Fantastic Four: Rise of the Silver Surfer News
IOAN GRUFFUDD TALKS FANTASTIC FOUR  
Jun 20th, 2007 6:11 PM

Ioan Gruffudd recently spoke to the Long Beach Press-Telegram about working on Fantastic Four: Rise of the Silver Surfer.  Read some excerpts below and check out the entire article here:

What's different this time around?

The first movie was sort of an origin movie, setting up how we became the Fantastic Four. Everybody was a little tentative with the style and how to represent that. We were all so concentrated on telling the story to sell it to a broader audience. This time around, we're firmly established, and we're sort of celebrating the fact that people know and like us now. So we're going to take our time with telling the story and establishing relationships.
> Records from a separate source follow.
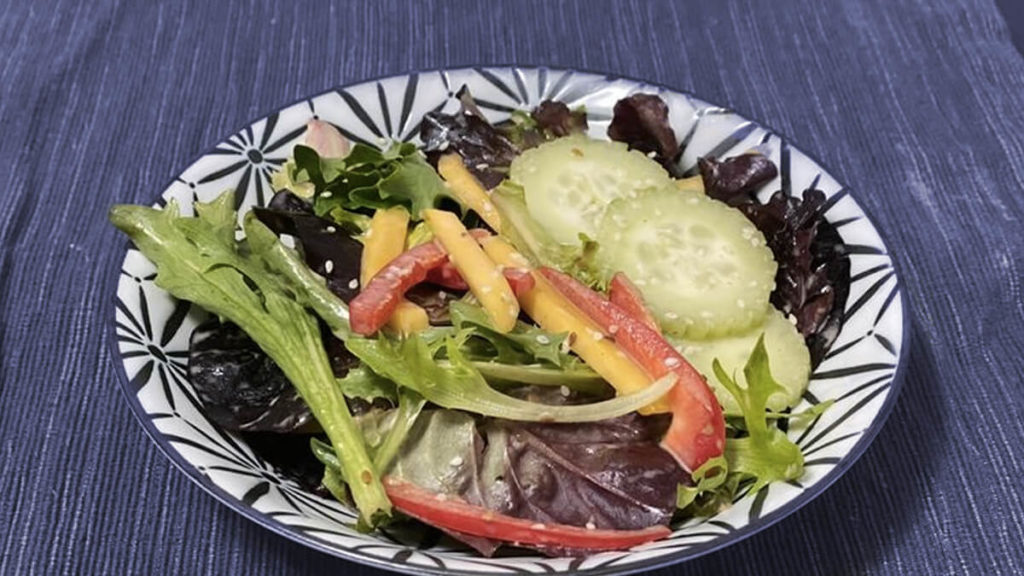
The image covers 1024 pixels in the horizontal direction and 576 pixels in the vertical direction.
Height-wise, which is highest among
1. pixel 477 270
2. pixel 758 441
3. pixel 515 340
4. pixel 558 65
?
pixel 558 65

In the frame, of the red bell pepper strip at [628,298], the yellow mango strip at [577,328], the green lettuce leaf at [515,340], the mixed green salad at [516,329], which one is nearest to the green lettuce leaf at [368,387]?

Establishing relationships? While the fate of mankind is hanging in the balance?

Exactly; that's the beauty of it. If you're not empathetic toward the characters, you won't really care that they're going to be suffering and that the end of world is nigh. I'm really proud of the fact you're with us throughout the whole movie.
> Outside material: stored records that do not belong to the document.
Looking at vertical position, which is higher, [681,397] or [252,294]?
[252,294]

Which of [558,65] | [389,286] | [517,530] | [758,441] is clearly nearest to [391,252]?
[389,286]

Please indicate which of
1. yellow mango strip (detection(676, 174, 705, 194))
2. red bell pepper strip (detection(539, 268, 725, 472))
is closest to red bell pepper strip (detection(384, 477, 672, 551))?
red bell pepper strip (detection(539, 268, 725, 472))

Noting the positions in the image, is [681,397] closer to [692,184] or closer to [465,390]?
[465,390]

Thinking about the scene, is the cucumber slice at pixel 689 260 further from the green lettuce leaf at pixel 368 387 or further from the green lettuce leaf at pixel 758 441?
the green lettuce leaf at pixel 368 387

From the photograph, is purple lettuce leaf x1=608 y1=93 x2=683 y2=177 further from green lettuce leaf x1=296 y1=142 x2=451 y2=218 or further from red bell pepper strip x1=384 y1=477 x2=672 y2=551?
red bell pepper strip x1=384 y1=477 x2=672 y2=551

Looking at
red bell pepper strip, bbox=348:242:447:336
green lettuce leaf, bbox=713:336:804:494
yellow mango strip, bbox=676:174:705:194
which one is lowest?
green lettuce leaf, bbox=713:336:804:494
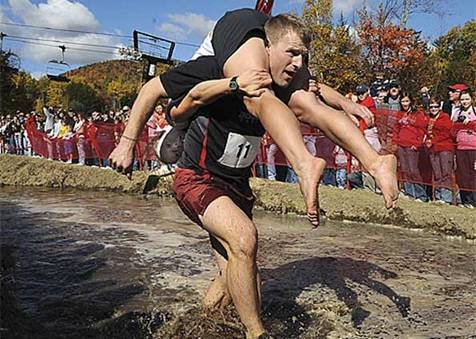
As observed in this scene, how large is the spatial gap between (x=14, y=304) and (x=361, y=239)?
165 inches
Reed and Sue have a child in the comics.

Yes, Franklin, who has such extraordinary powers to such an extent that they have to keep a lid on him. I'm looking forward, if we do get into a third movie, to maybe have Franklin in our midst. It would be interesting to see if Reed and Sue have to put him out there to save the day, if they're dealing with such a powerful arch enemy that they need his help or do we want to expose our child to that?

In "Rise of the Silver Surfer," Reed's got this speech where he puts a hostile self-important general (played by Andre Braugher) in his place. When you delivered those lines, did you ever think to yourself, "Oh for heaven's sake, I studied at the Royal Academy of Dramatic Arts. I played Hamlet!"?

(laughs) All that training at RADA helped enormously with doing a movie like this. I think it's such a great moment for the character. You see his final transition coming into the Mr. Fantastic character in the comic book. I may not have a great Shakespearean speech, but that's what I was imagining it was, and I needed to have that gravitas and weight behind it.